- [TEXTAUSZUG]:
# Problem RS232 Auslesen



## timo_84 (22 März 2019)

Guten Tag,

ich habe folgendes Problem, Ich soll ein Wiege ergebnis (Modell Waage: GAEP33K) das via RS232 auf meine Steuerung (PFC200/750-8202) OnBoard Schnittstelle gesendet wird auslesen/anzeigen.
Nach mehreren fehlversuchen habe ich mit Hilfe einiger Beiträge von SPS Forum es glaube ich geschafft Daten von der Waage zu Empfangen siehe Anhang Prog.RS232. Obwohl ich da auch noch nicht so sicher bin, bin neu in dieser art der Daten Verarbeitung, kriege
auf jedenfall einen Wert in rec_buf angezeigt.
Nun habe ich aber das nächste Problem wie kriege ich aus dem Daten Packet das mir die Waage schickt mein tatsächliches wiege ergebnis heraus , ich stehe vor einem Berg und komme nicht weiter.
Im Anhang sind auch noch 3 Seiten er Anleitung der Waage mit nützlichen informationen glaube ich.

Einstellungen der Waage:
- 6-digit-numeeric-format
- Output continusly at all times
- 9600 bps
- Parity none
- Data Lenght 8 bits
- Stop Bits 1

Danke schon mal für jedwege hilfe oder anregung.

MfG

timo_84​


----------



## Heinileini (22 März 2019)

Hast Du mal ein oder mehrere Beispiele, wie Deine empfangenen Daten aussehen? Werden die 6 Stellen als String von ASCII-Zeichen ausgegeben?

Edit: also ASCII-Zeichen, konnte nun doch Deine Beipacks entziffern.
Was hast Du mit den Anzahl Bits, ParityBit, Start- und StoppBits zu schaffen? Die dürftest Du nicht zu sehen bekommen, musst nur darauf achten, dass Sender und Empfänger "dieselbe Sprache" sprechen.


----------



## timo_84 (25 März 2019)

Hallo

habe jetzt einen anderen FB benutzt  mein Problem besteht jetzt "nur" noch darin das ich aus dem Puffer die Daten nicht ausgelesen bekomme die mir die Waage schickt.
Gespeichert werden die in einem ARRAY of Byte "RxBuffer", und "udiRxIndex" zeigt mir die tatsächlich gespeicherten Bytes an. Doch wie kriege ich diese da raus und als Wiege wert angezeigt?
Bin wie vllt schon gemerkt sehr neu in dieser "Arbeit", hatte bis jetzt nur mit Bool und Analog werten zu tun.


----------



## timo_84 (25 März 2019)

Das andere waren Einstellungen an der Waage


----------



## Mohamed (29 Mai 2020)

@timo_84 hast du eine Lösung gefunden?


----------

- [BEREITGESTELLTES MATERIAL]:
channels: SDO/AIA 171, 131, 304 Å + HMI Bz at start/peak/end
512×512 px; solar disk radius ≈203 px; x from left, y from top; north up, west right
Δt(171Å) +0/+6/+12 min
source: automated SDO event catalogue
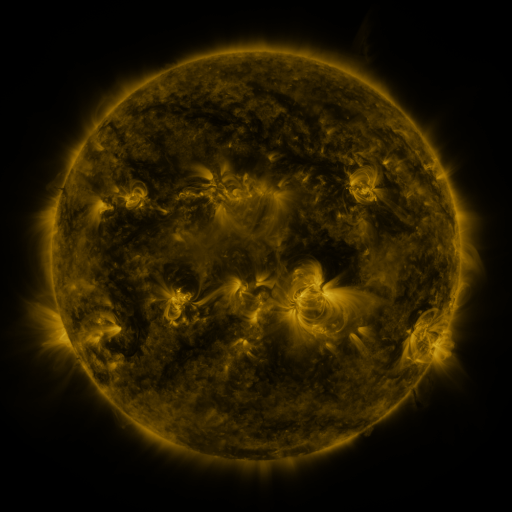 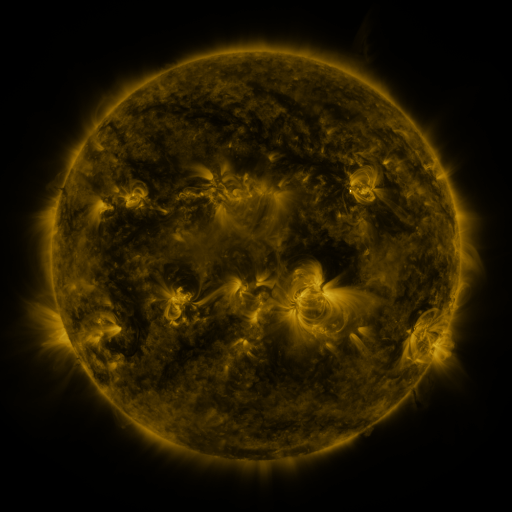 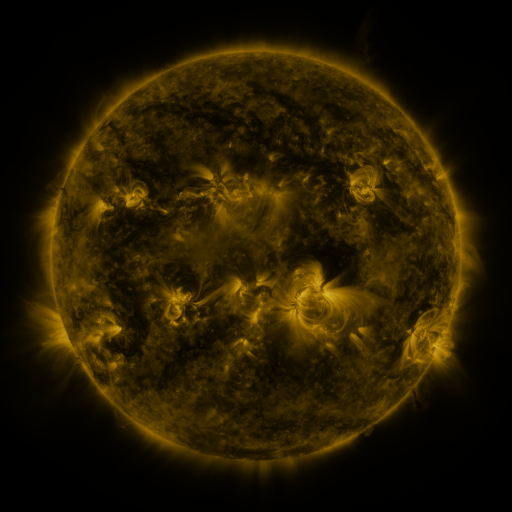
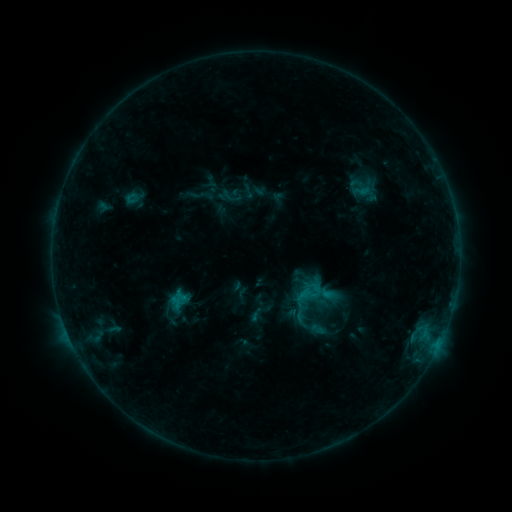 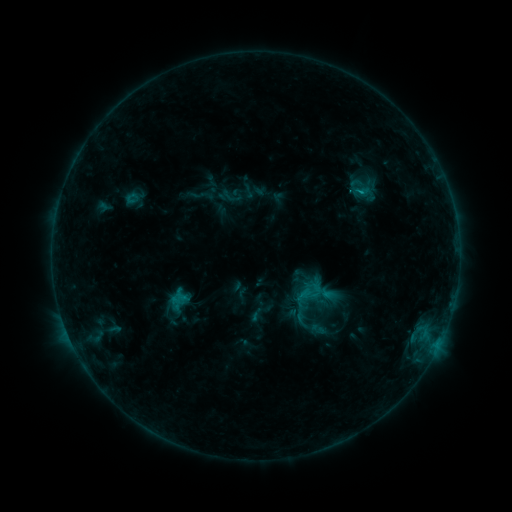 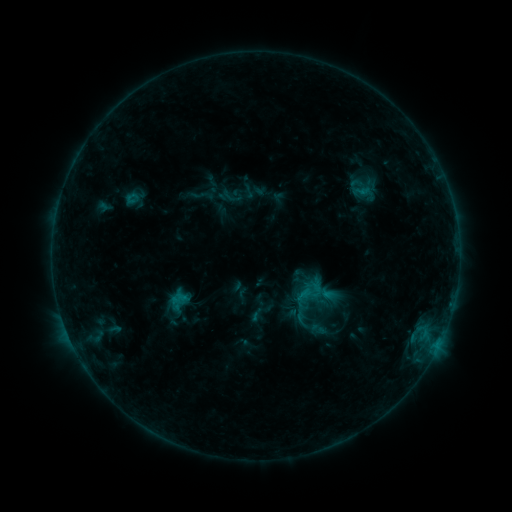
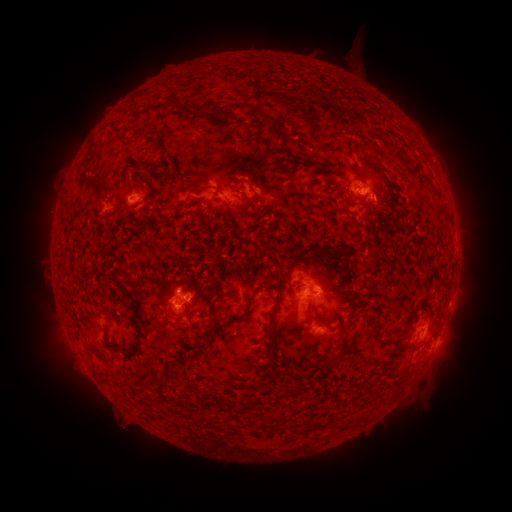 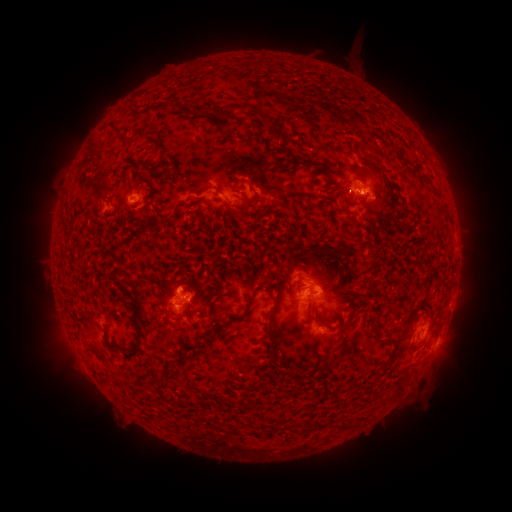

- [AUFGABE 1]: Welche Übertragungsrate ist laut Textauszug an der Waage eingestellt?
- [AUFGABE 2]: Erkläre anhand des Textauszugs, warum sich timo_84 nach Heinileinis Ansicht nicht mit Bitanzahl, Parity-, Start- und Stoppbits befassen muss.
- [AUFGABE 3]: Gib den Textauszug von „Im Anhang sind“ bis einschließlich „hilfe oder anregung.“ erneut wieder und tausche dabei „9600 bps“ gegen „19200 bps“ aus.

- [LÖSUNG 1]: 9600 bps.

- [LÖSUNG 2]: Laut Heinileini dürfte timo_84 diese Angaben gar nicht zu sehen bekommen. Er muss nur darauf achten, dass Sender und Empfänger „dieselbe Sprache“ sprechen.

- [LÖSUNG 3]:
Im Anhang sind auch noch 3 Seiten er Anleitung der Waage mit nützlichen informationen glaube ich.

Einstellungen der Waage:
- 6-digit-numeeric-format
- Output continusly at all times
- 19200 bps
- Parity none
- Data Lenght 8 bits
- Stop Bits 1

Danke schon mal für jedwege hilfe oder anregung.